[SOURCE DATA]:
"""
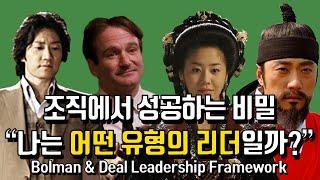"""[조직관리] """"나는 어떤 유형의 리더?"""" feat.리더…"""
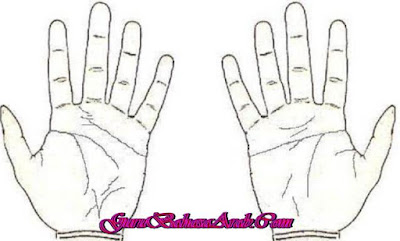 Jari Tangan Manusia Dalam Bahasa Arab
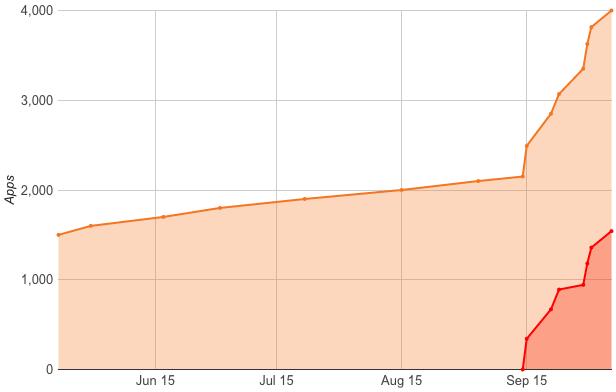 fire-tv-appstore-4000-apps-chart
"""
[DESCRIPTION OF THE TASK]: The material above should be returned exactly, without pictures.

[RESULT]:
"""[조직관리] """"나는 어떤 유형의 리더?"""" feat.리더…"""
 Jari Tangan Manusia Dalam Bahasa Arab
 fire-tv-appstore-4000-apps-chart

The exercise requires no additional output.